--- EXCERPT PROVIDED ---
A method for reducing corrosion and fouling of the fired heater tubes exposed to heavy crude oils and resid in refinery process units is also disclosed in the present invention. The method entails providing a metal surface with a high performance coated material composition, wherein the material composition comprises: (PQR), wherein P is an oxide layer at the surface of (PQR), Q is a coating metal layer located between P and R, and R is a base metal layer, wherein P is a mono-layer or made up of multiple layers and substantially comprised of alumina, chromia, silica, mullite, spinels and mixtures thereof and may contain some impurity oxides formed from the element constituting a coating metal Q and a base metal R, Q comprises Cr, and at least one element selected from the group consisting of Ni, Al, Si, Mn, Fe, Co, B, C, N, P, Ga, Ge, As, In, Sn, Sb, Pb, Sc, La, Y, Ce, Ti, Zr, Hf, V, Nb, Ta, Mo, W, Re, Ru, Rh, Ir, Pd, Pt, Cu, Ag, Au and mixtures thereof, and R is selected from the group consisting of low chromium steels, ferritic stainless steels, austenetic stainless steels, duplex stainless steels, Inconel alloys, Incoloy alloys, Fe—Ni based alloys, Ni-based alloys and Co-based alloys.
---
### SET TASKS
a: In the excerpt on fired heater tube coatings, where is the coating metal layer Q located?
b: Continue the excerpt on fired heater tube coatings from its final sentence.
--- RAW DATA ---
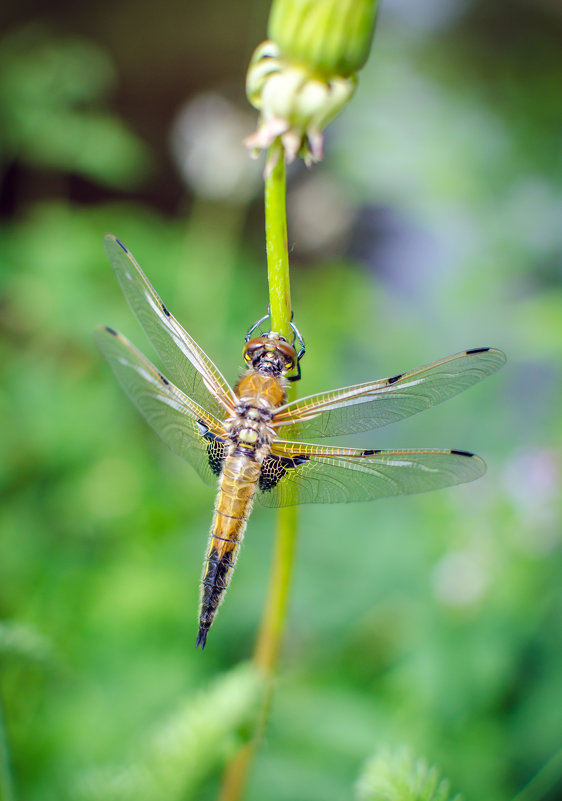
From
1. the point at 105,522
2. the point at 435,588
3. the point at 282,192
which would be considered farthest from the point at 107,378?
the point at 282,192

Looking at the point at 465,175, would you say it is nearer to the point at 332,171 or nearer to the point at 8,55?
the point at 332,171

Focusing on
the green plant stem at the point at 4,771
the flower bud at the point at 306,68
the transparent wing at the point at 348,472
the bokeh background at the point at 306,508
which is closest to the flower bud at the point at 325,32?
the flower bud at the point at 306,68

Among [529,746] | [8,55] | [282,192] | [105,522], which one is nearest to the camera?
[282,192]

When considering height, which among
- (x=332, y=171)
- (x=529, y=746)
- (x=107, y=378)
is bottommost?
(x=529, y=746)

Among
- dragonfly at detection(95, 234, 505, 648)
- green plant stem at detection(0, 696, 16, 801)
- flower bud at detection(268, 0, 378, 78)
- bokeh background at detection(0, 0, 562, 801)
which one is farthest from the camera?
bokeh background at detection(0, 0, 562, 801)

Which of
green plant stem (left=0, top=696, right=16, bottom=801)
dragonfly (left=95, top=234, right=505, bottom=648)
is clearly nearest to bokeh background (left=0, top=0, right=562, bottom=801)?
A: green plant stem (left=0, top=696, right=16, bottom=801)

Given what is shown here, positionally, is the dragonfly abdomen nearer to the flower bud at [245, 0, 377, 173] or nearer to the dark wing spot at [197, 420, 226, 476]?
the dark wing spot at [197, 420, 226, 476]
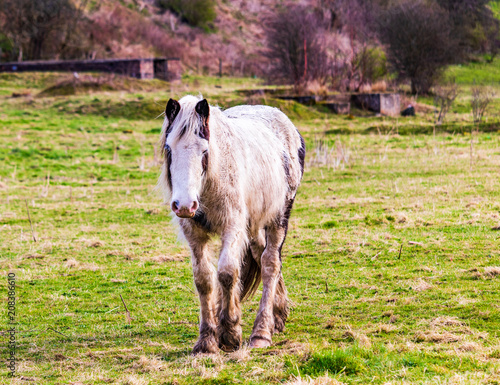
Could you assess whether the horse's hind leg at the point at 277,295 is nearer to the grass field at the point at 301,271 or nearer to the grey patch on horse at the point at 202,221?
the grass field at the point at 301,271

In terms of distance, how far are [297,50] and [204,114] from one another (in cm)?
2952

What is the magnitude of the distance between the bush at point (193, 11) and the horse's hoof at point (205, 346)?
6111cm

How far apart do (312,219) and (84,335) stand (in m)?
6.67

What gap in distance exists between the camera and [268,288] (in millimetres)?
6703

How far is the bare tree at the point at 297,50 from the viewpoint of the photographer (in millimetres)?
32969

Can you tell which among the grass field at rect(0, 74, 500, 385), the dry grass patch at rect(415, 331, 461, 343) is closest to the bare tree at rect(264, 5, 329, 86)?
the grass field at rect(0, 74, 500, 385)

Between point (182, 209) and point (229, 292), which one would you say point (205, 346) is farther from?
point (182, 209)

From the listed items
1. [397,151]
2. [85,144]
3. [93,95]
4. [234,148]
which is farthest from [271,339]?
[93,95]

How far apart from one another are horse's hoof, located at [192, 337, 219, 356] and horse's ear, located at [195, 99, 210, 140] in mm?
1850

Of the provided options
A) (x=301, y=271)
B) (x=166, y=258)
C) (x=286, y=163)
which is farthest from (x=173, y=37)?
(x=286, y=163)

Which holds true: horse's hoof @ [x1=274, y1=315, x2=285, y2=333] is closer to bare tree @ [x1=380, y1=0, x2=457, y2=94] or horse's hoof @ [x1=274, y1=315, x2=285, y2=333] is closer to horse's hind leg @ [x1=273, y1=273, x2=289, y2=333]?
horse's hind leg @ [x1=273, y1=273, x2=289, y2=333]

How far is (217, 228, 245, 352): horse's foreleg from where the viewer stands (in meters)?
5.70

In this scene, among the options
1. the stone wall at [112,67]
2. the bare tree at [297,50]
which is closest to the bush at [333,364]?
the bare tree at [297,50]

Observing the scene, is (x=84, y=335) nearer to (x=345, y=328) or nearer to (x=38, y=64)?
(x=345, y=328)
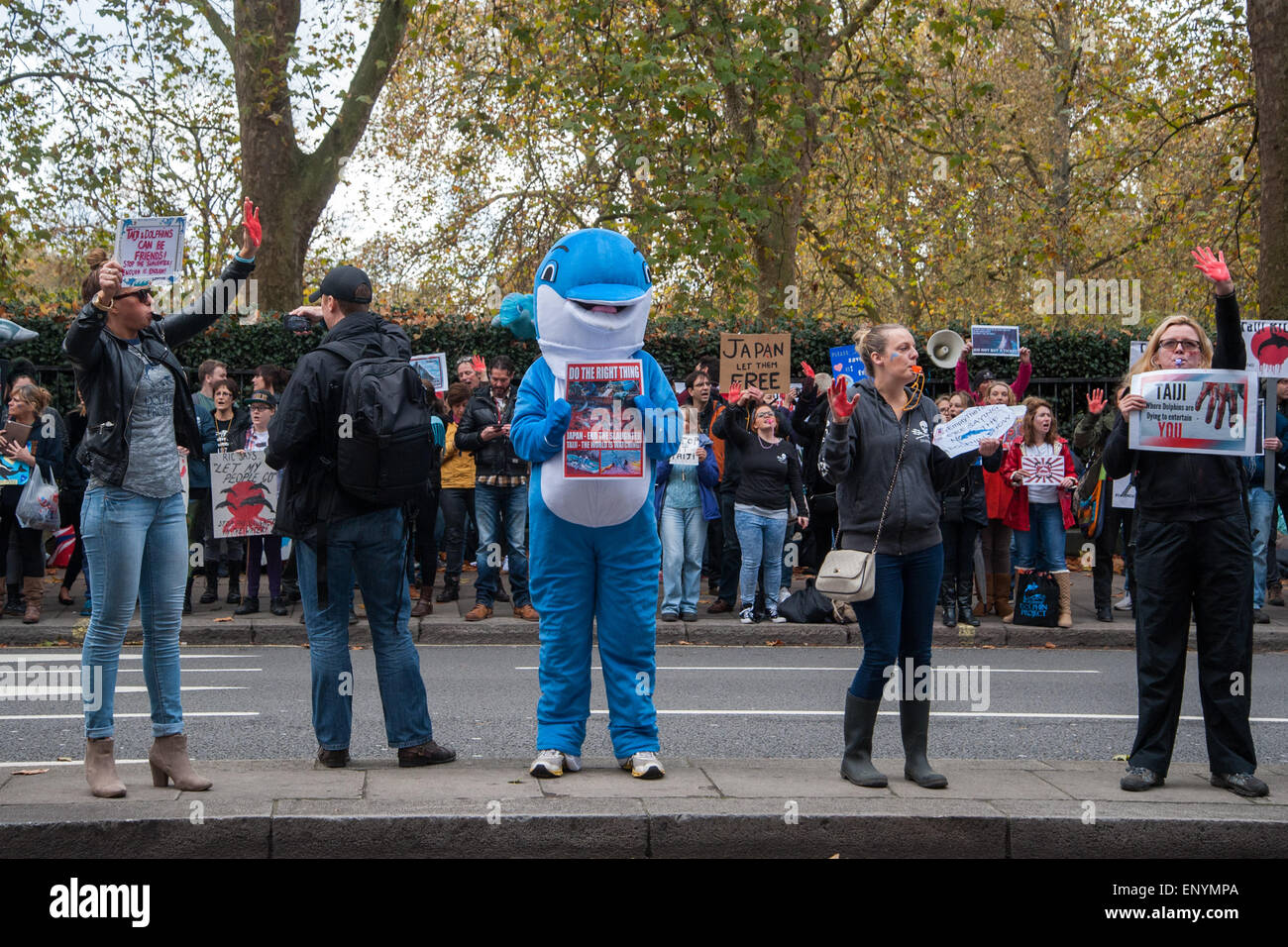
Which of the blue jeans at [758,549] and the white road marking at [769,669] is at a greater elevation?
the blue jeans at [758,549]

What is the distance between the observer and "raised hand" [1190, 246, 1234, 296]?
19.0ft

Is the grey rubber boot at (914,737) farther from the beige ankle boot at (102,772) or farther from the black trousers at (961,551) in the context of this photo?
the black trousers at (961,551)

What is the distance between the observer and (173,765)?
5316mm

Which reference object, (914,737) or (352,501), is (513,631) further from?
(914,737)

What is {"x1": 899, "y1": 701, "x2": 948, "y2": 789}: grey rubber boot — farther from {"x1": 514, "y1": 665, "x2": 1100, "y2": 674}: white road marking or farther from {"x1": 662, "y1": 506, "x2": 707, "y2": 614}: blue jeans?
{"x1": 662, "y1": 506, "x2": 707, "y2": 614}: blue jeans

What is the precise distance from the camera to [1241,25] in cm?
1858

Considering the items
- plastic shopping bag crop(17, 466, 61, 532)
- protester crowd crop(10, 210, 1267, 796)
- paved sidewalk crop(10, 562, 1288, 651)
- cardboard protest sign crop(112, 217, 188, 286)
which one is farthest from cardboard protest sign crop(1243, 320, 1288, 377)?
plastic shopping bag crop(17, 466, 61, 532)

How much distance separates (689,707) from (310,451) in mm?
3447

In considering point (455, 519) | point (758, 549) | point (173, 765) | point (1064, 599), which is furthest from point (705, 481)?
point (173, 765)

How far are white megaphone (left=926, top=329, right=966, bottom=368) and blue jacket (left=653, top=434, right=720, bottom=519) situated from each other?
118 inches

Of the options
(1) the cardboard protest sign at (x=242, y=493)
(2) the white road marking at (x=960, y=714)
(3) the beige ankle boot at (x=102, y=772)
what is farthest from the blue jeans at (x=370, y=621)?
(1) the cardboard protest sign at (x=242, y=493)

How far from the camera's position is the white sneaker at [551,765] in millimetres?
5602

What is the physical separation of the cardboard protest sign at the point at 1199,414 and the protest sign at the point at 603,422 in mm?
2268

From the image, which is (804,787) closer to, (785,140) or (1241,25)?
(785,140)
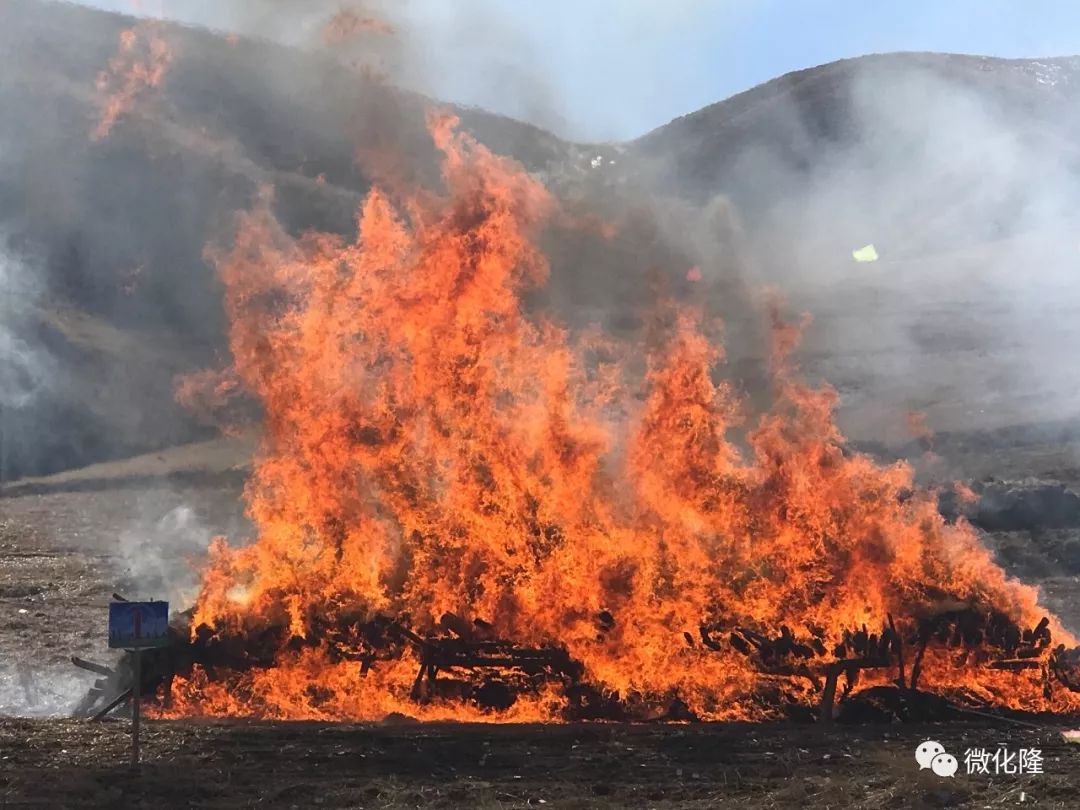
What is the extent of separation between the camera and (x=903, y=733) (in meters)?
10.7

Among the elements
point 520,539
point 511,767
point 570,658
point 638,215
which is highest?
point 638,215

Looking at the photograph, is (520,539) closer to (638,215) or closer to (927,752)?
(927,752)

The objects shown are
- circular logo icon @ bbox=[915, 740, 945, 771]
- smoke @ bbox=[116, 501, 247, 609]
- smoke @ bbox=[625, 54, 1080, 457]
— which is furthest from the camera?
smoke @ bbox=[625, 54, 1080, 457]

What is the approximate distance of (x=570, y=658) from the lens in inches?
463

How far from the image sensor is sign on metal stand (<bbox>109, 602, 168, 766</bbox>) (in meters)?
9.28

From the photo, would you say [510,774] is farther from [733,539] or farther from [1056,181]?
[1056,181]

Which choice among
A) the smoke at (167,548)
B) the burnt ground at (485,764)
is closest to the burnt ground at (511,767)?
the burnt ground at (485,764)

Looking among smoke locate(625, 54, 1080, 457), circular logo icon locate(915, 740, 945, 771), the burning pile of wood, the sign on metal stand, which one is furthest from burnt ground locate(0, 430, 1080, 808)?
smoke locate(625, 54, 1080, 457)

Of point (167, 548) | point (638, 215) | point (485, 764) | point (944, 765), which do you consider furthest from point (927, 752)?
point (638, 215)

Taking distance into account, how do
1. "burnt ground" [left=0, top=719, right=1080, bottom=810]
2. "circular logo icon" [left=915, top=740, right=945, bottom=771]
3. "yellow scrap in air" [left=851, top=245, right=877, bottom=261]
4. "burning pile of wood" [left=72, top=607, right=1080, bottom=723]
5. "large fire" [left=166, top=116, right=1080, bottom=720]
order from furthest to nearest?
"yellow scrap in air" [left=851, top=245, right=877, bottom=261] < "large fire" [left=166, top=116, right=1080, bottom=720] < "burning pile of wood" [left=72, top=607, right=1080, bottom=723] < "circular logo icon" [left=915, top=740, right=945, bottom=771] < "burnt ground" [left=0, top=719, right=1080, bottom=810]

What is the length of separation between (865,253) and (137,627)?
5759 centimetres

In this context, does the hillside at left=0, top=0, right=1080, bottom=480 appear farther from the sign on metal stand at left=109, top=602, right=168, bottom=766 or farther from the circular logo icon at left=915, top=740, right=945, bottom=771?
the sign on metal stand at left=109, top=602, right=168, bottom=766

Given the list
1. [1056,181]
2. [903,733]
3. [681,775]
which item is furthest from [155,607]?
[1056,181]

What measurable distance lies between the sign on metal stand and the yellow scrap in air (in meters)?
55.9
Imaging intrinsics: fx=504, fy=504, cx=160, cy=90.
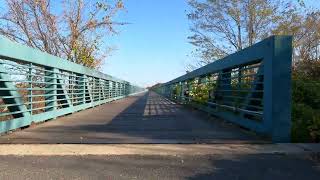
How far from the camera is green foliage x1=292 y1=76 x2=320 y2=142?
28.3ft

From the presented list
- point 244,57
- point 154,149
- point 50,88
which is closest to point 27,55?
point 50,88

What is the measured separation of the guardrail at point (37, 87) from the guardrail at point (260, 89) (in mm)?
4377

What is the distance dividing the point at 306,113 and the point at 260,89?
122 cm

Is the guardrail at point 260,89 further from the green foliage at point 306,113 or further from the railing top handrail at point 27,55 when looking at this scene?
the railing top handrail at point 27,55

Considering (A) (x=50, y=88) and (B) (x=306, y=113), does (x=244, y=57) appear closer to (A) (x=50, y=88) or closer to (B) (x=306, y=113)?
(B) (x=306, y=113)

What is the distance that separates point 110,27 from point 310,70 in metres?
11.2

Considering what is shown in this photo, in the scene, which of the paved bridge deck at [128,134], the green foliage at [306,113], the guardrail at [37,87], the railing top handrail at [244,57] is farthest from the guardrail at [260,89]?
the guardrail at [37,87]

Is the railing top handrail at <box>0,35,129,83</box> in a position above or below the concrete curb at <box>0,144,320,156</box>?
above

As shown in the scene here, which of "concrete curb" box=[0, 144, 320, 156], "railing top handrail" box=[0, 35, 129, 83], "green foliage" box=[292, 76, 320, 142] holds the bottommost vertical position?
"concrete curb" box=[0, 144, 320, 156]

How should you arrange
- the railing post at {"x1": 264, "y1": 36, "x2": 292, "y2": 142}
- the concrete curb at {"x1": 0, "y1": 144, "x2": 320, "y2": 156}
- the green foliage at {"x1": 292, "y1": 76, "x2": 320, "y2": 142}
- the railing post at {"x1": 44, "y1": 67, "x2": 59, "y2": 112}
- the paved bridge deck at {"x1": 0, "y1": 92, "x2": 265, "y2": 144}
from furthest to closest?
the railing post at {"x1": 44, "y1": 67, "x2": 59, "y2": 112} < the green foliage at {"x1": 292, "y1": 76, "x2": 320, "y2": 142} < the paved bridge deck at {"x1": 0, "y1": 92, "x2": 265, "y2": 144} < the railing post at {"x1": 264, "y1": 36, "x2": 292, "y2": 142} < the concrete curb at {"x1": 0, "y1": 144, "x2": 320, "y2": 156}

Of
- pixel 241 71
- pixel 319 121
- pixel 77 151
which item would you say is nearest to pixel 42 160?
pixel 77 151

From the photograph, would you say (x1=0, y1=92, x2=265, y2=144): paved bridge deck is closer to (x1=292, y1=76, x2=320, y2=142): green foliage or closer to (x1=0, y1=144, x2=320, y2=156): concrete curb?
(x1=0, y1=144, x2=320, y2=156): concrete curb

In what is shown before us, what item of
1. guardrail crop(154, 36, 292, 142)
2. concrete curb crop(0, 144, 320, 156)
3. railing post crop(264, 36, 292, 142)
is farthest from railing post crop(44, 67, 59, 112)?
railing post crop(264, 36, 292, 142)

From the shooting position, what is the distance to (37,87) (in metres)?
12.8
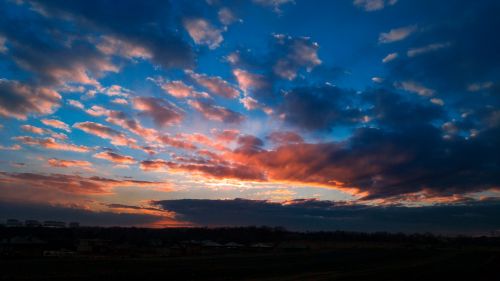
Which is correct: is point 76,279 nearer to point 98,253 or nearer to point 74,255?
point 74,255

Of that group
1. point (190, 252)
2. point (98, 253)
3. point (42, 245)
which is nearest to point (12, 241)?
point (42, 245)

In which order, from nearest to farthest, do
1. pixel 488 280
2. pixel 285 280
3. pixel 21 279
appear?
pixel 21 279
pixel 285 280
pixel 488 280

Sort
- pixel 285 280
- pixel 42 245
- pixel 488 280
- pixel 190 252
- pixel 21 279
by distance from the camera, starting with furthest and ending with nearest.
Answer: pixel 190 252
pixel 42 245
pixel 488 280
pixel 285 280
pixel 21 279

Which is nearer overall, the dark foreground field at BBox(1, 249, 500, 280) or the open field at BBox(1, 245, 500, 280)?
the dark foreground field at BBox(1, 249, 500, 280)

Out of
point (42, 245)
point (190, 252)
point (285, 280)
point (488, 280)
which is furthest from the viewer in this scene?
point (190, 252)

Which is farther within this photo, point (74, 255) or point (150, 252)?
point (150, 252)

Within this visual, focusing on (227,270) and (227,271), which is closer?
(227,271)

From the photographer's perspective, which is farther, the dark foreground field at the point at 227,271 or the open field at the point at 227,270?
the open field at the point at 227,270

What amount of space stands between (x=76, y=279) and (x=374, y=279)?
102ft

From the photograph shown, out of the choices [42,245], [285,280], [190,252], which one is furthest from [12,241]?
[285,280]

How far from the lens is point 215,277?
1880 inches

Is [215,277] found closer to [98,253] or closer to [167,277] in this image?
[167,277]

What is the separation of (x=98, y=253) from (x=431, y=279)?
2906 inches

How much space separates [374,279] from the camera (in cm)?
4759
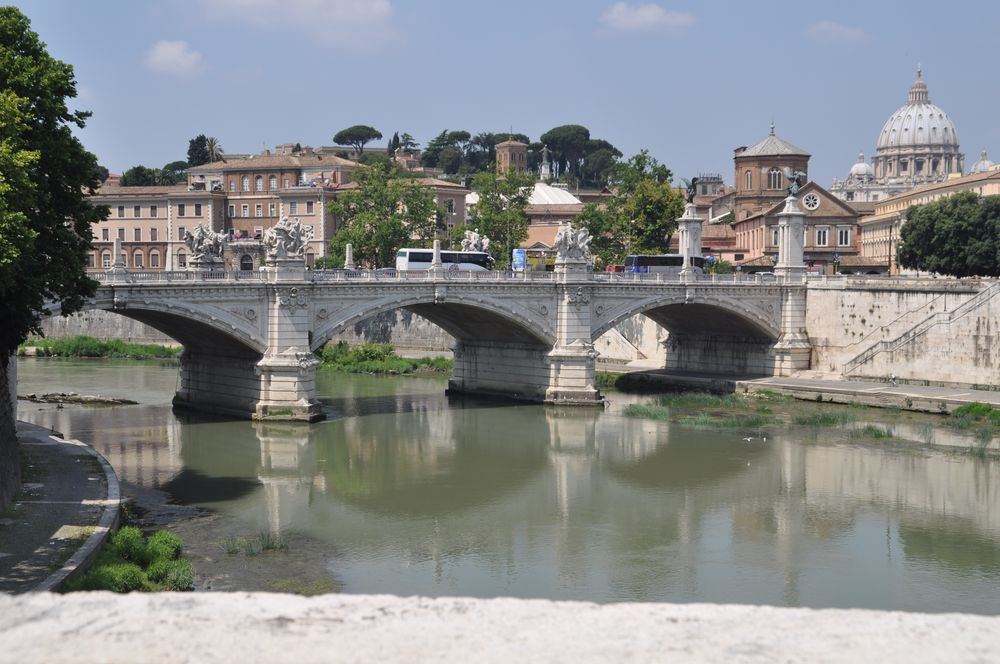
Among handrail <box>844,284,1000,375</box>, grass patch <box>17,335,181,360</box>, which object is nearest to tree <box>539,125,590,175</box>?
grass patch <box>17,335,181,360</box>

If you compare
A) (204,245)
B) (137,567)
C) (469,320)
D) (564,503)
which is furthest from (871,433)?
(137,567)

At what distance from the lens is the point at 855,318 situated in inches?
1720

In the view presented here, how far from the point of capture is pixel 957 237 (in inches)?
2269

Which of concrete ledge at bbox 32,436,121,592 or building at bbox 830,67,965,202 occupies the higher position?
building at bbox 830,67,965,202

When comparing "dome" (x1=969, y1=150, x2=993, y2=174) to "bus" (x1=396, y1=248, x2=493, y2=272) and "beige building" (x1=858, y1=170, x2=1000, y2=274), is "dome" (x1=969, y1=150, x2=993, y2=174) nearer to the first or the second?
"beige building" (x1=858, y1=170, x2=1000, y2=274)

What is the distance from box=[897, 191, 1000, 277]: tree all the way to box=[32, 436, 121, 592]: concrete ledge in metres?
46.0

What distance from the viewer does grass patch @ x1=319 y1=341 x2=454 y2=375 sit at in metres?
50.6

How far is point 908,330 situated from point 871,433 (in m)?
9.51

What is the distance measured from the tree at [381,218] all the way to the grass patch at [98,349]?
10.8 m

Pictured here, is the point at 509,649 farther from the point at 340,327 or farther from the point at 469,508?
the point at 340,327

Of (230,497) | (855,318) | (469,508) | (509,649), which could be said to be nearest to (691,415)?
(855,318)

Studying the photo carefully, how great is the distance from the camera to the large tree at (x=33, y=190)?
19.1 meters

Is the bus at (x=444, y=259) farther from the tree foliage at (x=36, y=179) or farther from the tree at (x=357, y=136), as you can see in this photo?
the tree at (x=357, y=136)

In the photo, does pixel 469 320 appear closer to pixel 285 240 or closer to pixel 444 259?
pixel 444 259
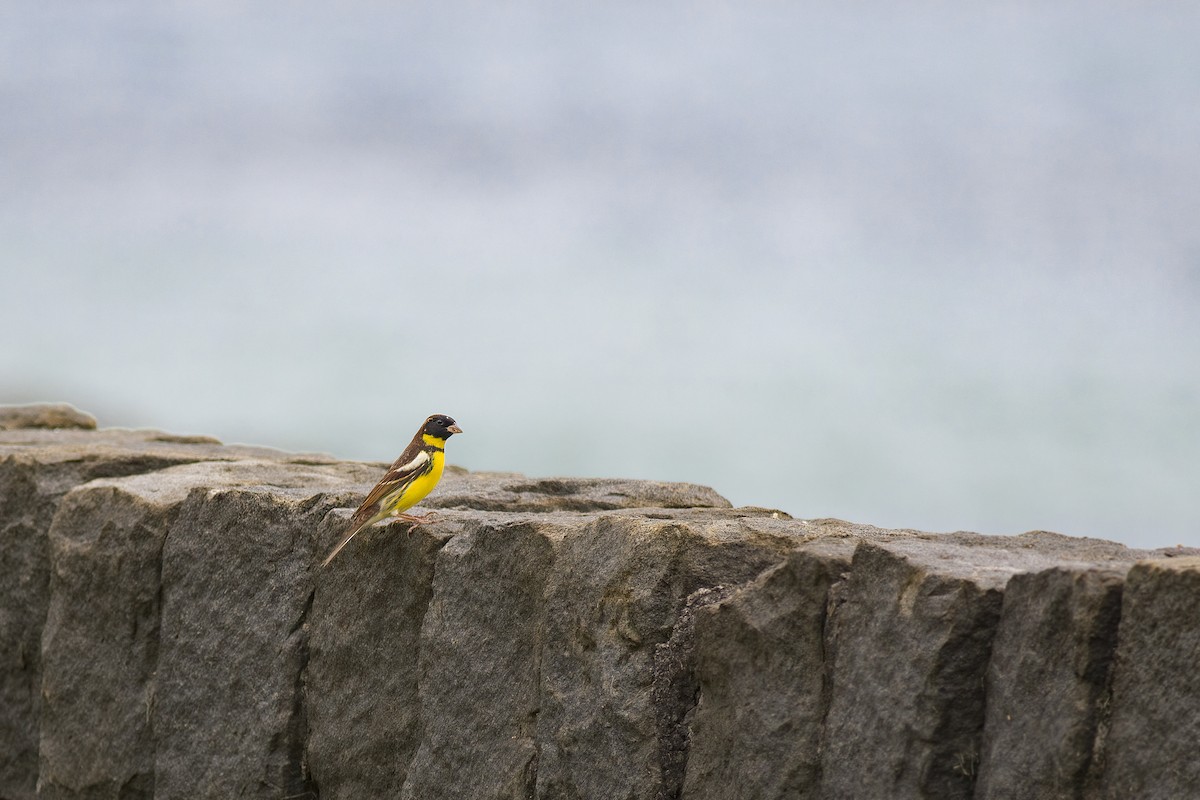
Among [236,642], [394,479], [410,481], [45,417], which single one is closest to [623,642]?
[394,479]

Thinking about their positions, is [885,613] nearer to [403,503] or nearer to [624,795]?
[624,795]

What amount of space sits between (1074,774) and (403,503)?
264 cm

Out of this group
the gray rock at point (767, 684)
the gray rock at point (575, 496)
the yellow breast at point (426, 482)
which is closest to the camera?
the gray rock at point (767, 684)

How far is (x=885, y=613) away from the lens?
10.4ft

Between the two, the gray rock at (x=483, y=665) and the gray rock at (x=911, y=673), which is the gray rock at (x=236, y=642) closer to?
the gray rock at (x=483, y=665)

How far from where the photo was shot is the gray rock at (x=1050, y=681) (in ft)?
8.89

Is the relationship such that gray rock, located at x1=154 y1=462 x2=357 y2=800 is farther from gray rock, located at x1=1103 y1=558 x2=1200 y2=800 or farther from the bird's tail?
---
### OUTPUTS IN ORDER
a: Between the oxide layer P and the base metal layer R.

b:
Metal surfaces to reduce corrosion and fouling of the fired heater tubes exposed to heavy crude oils and resid in refinery process units at temperatures in the range of 600-1500° F. (316-816° C.) may be constructed of the high performance coated material, co-extruded with the coating metal, coated with the coating metal, or a combination of the three. The composition may be formed by constructing the fired heater tube out of a coating metal layer Q and base metal layer R. The composition may be formed by co-extruding a coating metal layer Q and a base metal layer R using steel co-extrusion techniques known to one skilled in the art. Alternatively, the composition may be formed from the existing surfaces of the fired heater tube susceptible to corrosion and fouling that are fabricated from a base metal R by coating the surface with a coating metal Q using coating techniques known to one skilled in the art. Exemplary coating techniques suitable for coating base metals R with the coating metal compositions described herein include, but are not limited to, CVD, MOCVD, PVD, slurry coating, pack cementation, weld overlay, direct metal laser deposition (DMLD), plasma powder welding (PPW), thermal spraying and sputtering. Hence the high performance coated material compositions (PQR) of the present invention may be either constructed of, co-extruded with, or coated with the high performance coated material compositions described herein.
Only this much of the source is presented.